My mother was mentally ill and never received any treatment for her illness. Her hysteria was passed off as early menopause. Her abuse toward her children didn’t just stop at physical. One of her favorite weapons was humiliation and she used it frequently as it kept the three of us from ever reaching out beyond the household. This kept us close and fearful of asking for help or comfort.
This did not end in childhood. My siblings continued to stay close and allowed her to exploit them financially. My sister even gave my mother her first born daughter because she didn’t know how to say no to my mother. Even as adults we feared her wrath. I on the other hand stayed as far away from her as I could. That didn’t stop her from reaching me emotionally as I still needed my Mami.
Once I grew up I had to deal with the post traumatic effects of such abuse, they were impossible to live with. I suffered from anxiety and panic attacks. Mostly associated with my body. I was terrified of letting anyone see my skin. Afraid that the moles and freckles were blemishes that would give away the secrets that I had to keep quiet about my whole life.
My outlet was to keep a journal. A place where I could let the voice of my inner child come clean. These journals in turn became the memoir that I wrote. I sought desperately to become whole and feel good for the first time in my life. I underwent intense therapy, once a week for 15 years. While there were people along the way that sparked ideas that inspired me to want to get better, it was in the private rooms with a mental health specialist that I was able to unravel and accept the circumstances under which I was raised.
My mother just didn’t know how to love.”
Forgiveness didn’t come until late in life for me. My mother fell ill with Alzheimer’s and Dementia. It was then, when I saw the frail and fearful side of my mother that I became her caregiver. While I struggled with why I had put myself in such a position to care for my abuser, I soon learned that love is the resource that leads us to forgiveness. My idea that she was evil was transformed and I realized that she was a sick woman who did very much love her children. My mother just didn’t know how to love.
She passed away in April 2014 and although these were the toughest 3 plus years of my life I wouldn’t give it up for the world. The healing that came from this experience was propelled by the therapist that guided me to this point. What I learned was that forgiveness is what we are hardwired for. Staying angry and resentful takes so much more energy than to let it go. We are going against our hardwiring when we hold on to pain and resentment, as much as it seems like the natural thing to do as humans, it’s not.
I lost my mother, but I gained a relationship with her that I could never have had. I am whole as a result of forgiving her and letting myself love her. My siblings did not receive treatment and as a result still hate her. They did not come to her service to honor her life. When people ask what the big deal is, my answer is that we are never whole until we let go and let love.
I must add a list of authors that gave me intense growth. Maryanne Williamson, Deepak Chopra, Neale Donald Walsch, Wayne Dyer and Louise Hay shared their spirit with me giving me the tools that were required for a recovery.
========================================================================
Problems and tasks:
a) In the essay about forgiving an abusive mother, condense the paragraph that begins "Once I grew up" into two sentences while keeping its main facts.
b) List every author the essay about forgiving an abusive mother credits with the writer's growth.
c) Translate this sentence from the essay about forgiving an abusive mother into Spanish: "Forgiveness didn’t come until late in life for me."
========================================================================
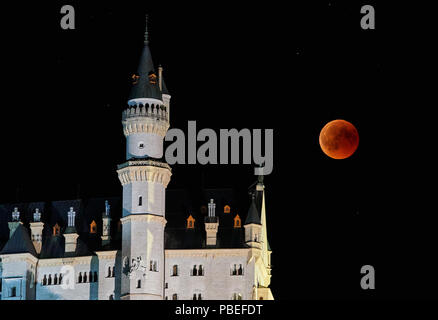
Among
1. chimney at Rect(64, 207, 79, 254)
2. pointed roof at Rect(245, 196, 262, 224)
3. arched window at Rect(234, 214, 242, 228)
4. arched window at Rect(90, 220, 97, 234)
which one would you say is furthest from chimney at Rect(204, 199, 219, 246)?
chimney at Rect(64, 207, 79, 254)

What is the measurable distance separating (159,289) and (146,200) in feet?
22.8

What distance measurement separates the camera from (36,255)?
369 ft

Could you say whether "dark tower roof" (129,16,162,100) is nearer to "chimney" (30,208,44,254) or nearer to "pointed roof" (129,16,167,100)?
"pointed roof" (129,16,167,100)

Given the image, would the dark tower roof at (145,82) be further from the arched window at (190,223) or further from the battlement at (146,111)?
the arched window at (190,223)

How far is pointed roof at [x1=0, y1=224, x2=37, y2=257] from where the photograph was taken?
111 meters

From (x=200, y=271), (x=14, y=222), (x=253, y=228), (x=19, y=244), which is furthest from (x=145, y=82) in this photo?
(x=19, y=244)

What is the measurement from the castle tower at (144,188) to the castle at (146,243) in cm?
8

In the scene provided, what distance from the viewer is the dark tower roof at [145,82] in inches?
4326

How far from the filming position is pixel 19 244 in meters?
111
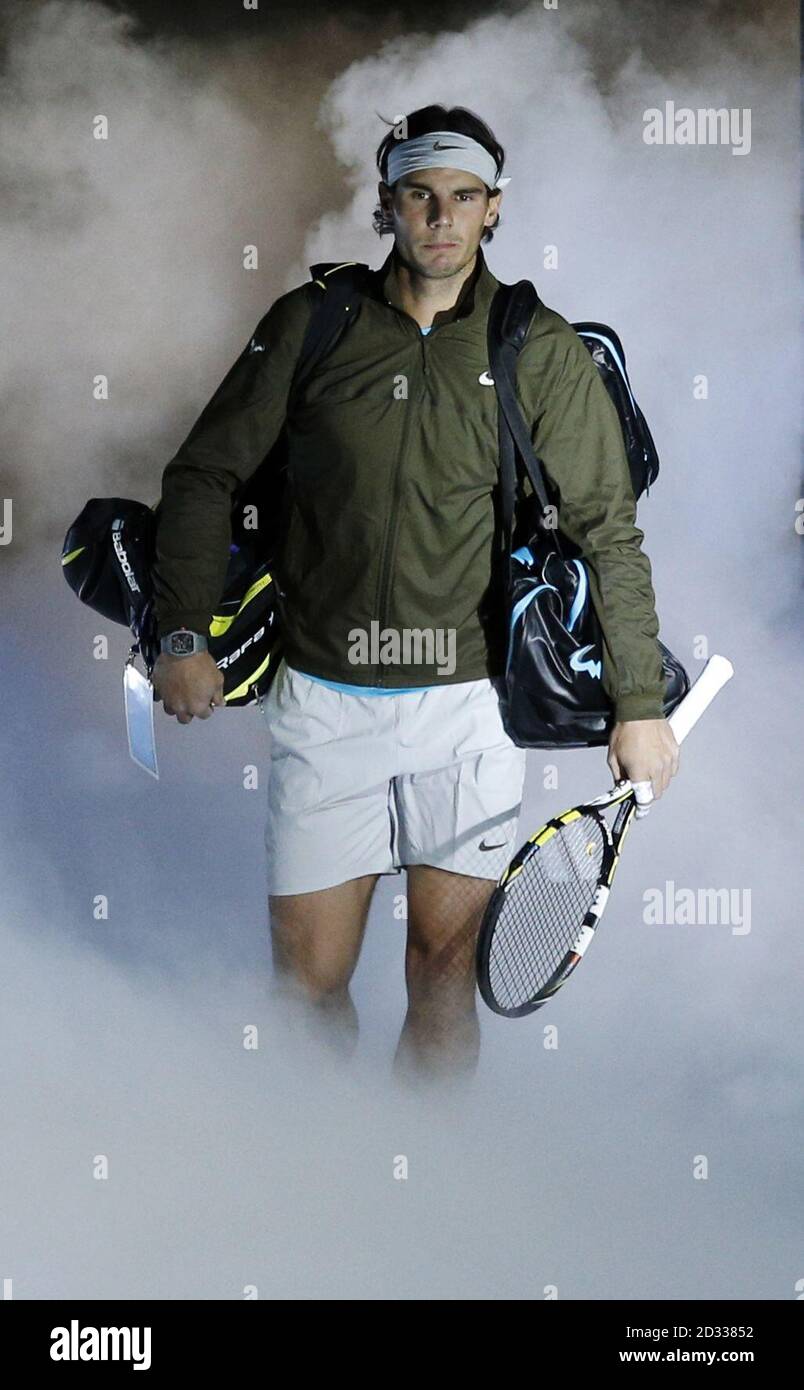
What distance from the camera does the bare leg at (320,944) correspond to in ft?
10.2

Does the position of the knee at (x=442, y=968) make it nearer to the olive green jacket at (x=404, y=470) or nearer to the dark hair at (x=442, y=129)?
the olive green jacket at (x=404, y=470)

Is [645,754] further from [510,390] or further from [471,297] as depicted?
[471,297]

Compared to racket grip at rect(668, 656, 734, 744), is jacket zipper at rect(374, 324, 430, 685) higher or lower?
higher

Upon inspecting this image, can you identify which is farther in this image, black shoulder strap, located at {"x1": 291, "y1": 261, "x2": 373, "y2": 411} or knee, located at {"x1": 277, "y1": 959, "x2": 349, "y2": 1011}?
knee, located at {"x1": 277, "y1": 959, "x2": 349, "y2": 1011}

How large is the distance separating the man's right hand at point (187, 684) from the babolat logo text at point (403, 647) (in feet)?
0.86

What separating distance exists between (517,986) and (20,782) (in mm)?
1265

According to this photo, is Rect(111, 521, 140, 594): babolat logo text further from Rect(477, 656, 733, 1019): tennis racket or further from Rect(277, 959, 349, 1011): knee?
Rect(477, 656, 733, 1019): tennis racket

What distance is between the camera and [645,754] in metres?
2.94

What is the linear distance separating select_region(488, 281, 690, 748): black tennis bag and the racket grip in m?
0.03

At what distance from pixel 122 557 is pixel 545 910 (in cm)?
104

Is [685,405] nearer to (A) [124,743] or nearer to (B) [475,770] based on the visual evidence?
(B) [475,770]

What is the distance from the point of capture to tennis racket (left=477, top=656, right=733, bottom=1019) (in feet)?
9.42
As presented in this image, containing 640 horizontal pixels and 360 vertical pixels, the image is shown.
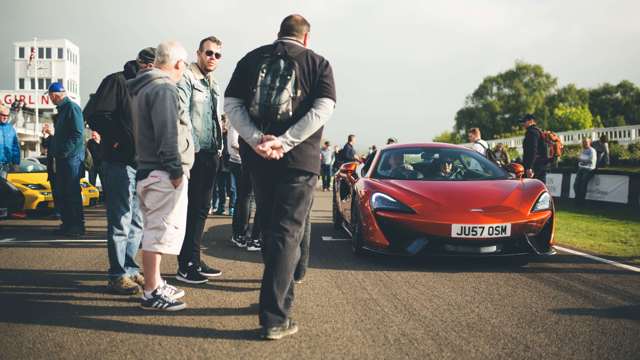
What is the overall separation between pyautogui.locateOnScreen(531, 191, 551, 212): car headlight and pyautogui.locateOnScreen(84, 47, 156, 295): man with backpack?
3.73 metres

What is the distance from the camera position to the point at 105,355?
109 inches

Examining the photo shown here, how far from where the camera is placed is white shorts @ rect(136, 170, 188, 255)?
3.48 metres

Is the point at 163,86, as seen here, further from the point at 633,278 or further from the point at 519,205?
the point at 633,278

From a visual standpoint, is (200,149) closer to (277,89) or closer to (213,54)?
(213,54)

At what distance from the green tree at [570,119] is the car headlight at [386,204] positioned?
89.2 metres

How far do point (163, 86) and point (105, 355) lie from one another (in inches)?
67.7

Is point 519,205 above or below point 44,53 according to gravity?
below

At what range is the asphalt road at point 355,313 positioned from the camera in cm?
285

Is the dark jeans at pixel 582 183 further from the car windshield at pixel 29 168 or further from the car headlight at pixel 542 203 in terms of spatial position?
the car windshield at pixel 29 168

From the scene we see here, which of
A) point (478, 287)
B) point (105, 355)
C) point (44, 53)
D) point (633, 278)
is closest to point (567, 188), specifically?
point (633, 278)

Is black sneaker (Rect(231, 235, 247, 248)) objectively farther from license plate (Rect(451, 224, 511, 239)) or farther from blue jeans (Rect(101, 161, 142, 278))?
license plate (Rect(451, 224, 511, 239))

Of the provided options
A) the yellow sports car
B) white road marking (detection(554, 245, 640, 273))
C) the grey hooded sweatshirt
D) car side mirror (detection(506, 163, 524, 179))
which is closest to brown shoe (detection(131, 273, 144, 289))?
the grey hooded sweatshirt

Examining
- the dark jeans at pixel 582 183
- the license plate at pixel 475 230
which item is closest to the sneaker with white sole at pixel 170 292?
the license plate at pixel 475 230

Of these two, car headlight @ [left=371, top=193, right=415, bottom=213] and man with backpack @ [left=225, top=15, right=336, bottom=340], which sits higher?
man with backpack @ [left=225, top=15, right=336, bottom=340]
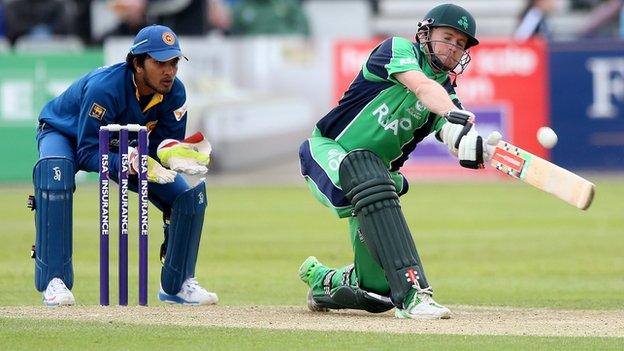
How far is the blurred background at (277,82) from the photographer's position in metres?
19.7

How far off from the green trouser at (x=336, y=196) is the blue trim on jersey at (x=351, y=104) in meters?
0.08

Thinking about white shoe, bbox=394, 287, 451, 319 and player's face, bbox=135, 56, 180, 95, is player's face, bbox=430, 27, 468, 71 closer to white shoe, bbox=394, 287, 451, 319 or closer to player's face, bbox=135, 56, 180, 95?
white shoe, bbox=394, 287, 451, 319

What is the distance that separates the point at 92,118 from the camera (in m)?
8.09

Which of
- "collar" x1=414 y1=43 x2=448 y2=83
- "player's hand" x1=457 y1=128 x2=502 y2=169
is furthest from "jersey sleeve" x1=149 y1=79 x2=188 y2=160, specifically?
"player's hand" x1=457 y1=128 x2=502 y2=169

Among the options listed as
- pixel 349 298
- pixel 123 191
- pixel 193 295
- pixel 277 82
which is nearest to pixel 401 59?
pixel 349 298

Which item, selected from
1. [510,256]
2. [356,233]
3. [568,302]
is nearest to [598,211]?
[510,256]

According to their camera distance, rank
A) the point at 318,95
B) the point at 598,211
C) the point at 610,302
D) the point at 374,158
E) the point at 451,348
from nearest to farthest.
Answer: the point at 451,348, the point at 374,158, the point at 610,302, the point at 598,211, the point at 318,95

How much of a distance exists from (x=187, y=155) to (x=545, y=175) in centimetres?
206

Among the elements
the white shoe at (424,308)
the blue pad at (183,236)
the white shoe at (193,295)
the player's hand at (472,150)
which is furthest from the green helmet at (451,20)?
the white shoe at (193,295)

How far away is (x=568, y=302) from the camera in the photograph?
9172 mm

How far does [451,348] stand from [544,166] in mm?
1195

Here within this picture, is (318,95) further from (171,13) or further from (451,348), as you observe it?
(451,348)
========================================================================
Solution list:
a) In adulthood, the writer found the post-traumatic effects of the abuse impossible to live with and suffered anxiety and panic attacks, mostly tied to the body. The writer was terrified of anyone seeing their skin, fearing that moles and freckles were blemishes that would reveal lifelong secrets.

b)
- Maryanne Williamson
- Deepak Chopra
- Neale Donald Walsch
- Wayne Dyer
- Louise Hay

c) El perdón no llegó para mí sino hasta tarde en la vida.